Data supplied:

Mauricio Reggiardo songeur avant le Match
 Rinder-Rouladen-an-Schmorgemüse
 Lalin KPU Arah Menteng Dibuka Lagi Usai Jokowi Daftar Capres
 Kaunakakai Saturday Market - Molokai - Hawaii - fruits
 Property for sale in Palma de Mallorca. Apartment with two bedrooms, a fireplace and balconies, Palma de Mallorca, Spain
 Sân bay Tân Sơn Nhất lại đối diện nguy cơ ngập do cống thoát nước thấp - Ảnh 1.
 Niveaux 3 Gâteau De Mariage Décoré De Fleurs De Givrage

Problem details: Copy, without any change, the lines above from the one containing "Kaunakakai Saturday Market" to the end, both ends included. Add nothing else.

Solution to the problem:
 Kaunakakai Saturday Market - Molokai - Hawaii - fruits
 Property for sale in Palma de Mallorca. Apartment with two bedrooms, a fireplace and balconies, Palma de Mallorca, Spain
 Sân bay Tân Sơn Nhất lại đối diện nguy cơ ngập do cống thoát nước thấp - Ảnh 1.
 Niveaux 3 Gâteau De Mariage Décoré De Fleurs De Givrage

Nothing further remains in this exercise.